Since resistors don't store energy, I don't know what you might have in mind for "Is this applicable to current and resistors too?"

#### davidbenari

My problem was proving it for series capacitors. Parallel capacitors seem more straightforward, for two reasons, one is that they add $Ceq=C_1+C_2...+C_n$ the other is that they all have the same $V$.

Series capacitors don't always have the same $V$ and they add differently. So I can't do it at the moment. :(

What i meant with resistors was the power they consume. Is the power an equivalent resistor consumes equal to the sum of all the powers on all resistors?

#### phinds

Gold Member
What i meant with resistors was the power they consume.

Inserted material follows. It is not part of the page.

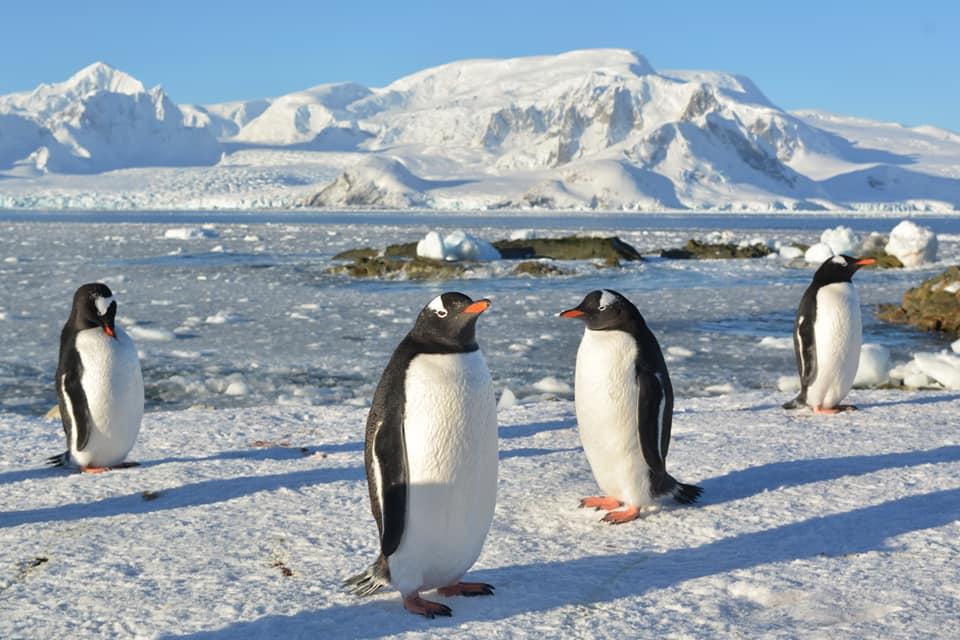 Пингвины создали новую колонию возле станции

Is the power an equivalent resistor consumes equal to the sum of all the powers on all resistors?
So I ask for that as well, can you figure the power consumed in a resistive circuit and then do the same for the equivalent resistance?

What is it that prevents you from doing it for series capacitors?

#### willem2

My problem was proving it for series capacitors. Parallel capacitors seem more straightforward, for two reasons, one is that they add $Ceq=C_1+C_2...+C_n$ the other is that they all have the same $V$.

Series capacitors don't always have the same $V$ and they add differently. So I can't do it at the moment. :(

If both series capacitors start out uncharged, they will always have the same charge, because the current through them is always the same.
In this case their energy is:

$$\frac {1}{2} \frac {Q^2} {C_1} + \frac {1}{2} \frac {Q^2} {C_2}$$

The equivalent capacitance is

$$\frac {C_1 C_2} {C_1+C_2}$$

and the energy of the equivalent capacitance is

$$\frac {1}{2}\frac {Q^2} {C_{eq}} = \frac {1}{2} \frac {Q^2 (C_1 + C_2) } {C_1 C_2} =$$ wich is equal to the sum of the stored energy of C1 and C2 calculated above.

#### phinds

Gold Member

If both series capacitors start out uncharged, they will always have the same charge, because the current through them is always the same.
In this case their energy is:

$$\frac {1}{2} \frac {Q^2} {C_1} + \frac {1}{2} \frac {Q^2} {C_2}$$

The equivalent capacitance is

$$\frac {C_1 C_2} {C_1+C_2}$$

and the energy of the equivalent capacitance is

$$\frac {1}{2}\frac {Q^2} {C_{eq}} = \frac {1}{2} \frac {Q^2 (C_1 + C_2) } {C_1 C_2} =$$ wich is equal to the sum of the stored energy of C1 and C2 calculated above.
I would have appreciated it if you would have waited for him to answer my question before you spoon fed him the answer. My goal was to help him figure it out on his own.